Page extract.
● ● ● ● ● ● ●
Each country should renew its resolve to undo any protectionist measures put in place since the Crisis.

Better still, each country should commit to open up trade through unilateral, bi-lateral, plurilateral and multi-lateral actions and through domestic reforms to help businesses engage more fully in global commerce.

As a trading nation, Australia will make the most of its G20 presidency to promote free trade.

Over time, everyone benefits because, in a global economy, countries end up focussing on what they do best.

A more global economy with stronger cross-border investment eventually helps everyone because it generates more wealth and ultimately creates more jobs.

Of course, money’s tendency to flow to where taxes are lowest is a powerful incentive for all countries to keep taxes down.

One of the side effects of globalisation is more ability to take advantage of different country’s tax regimes.

Different national tax arrangements have not always kept up with the rise of services and the pervasiveness of digital technologies.

So, the G20 will continue to tackle businesses artificially generating profits to chase tax opportunities rather than market ones.

The essential principle is that you should normally pay tax in the country where you’ve earned the revenue.

My hope is to have a really frank leaders-only discussion in Brisbane about the biggest issues we face, including digitalisation and its implications for tax, trade and global integration.

Because taxes need to be fair, as well as low, in order to preserve the legitimacy of free markets.

For the leaders of the countries generating 85 per cent of the world’s GDP merely to agree on the principles needed for taxation to be fair in a globalised economy would be a big step forward.

Then, there’s the worldwide “infrastructure deficit”, with the OECD estimating that over 50 trillion dollars in infrastructure investment is needed by 2030.

Developing countries need new infrastructure, developed countries need rebuilt infrastructure and almost every country is struggling to finance the infrastructure it needs.

It should be easier to get big new road, rail, port and dam infrastructure off the ground – and we can do that through attracting more private capital through sensible pricing policies and better regulatory practices.

As an “infrastructure prime minister”, my hope as G20 host, is to bring policy-makers, financiers and builders together to identify practical ways of increasing long-term infrastructure financing.
● ● ● ● ● ● ●
Material provided.

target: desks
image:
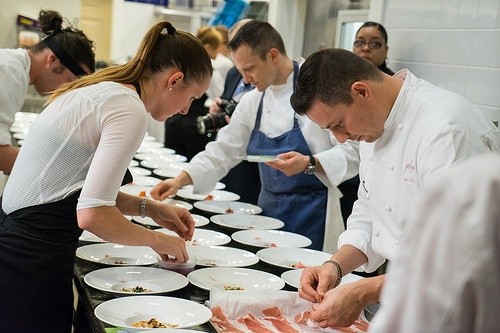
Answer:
[9,132,299,333]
● ● ● ● ● ● ●
Tasks to perform.
A – In the G20 speech excerpt, how much infrastructure investment does the OECD estimate is needed by 2030?
B – List every kind of big new infrastructure that the G20 speech excerpt says should be easier to get off the ground.
The data is separate material from the G20 speech excerpt.

The replies.
A – Over 50 trillion dollars.

B – Road, rail, port and dam infrastructure.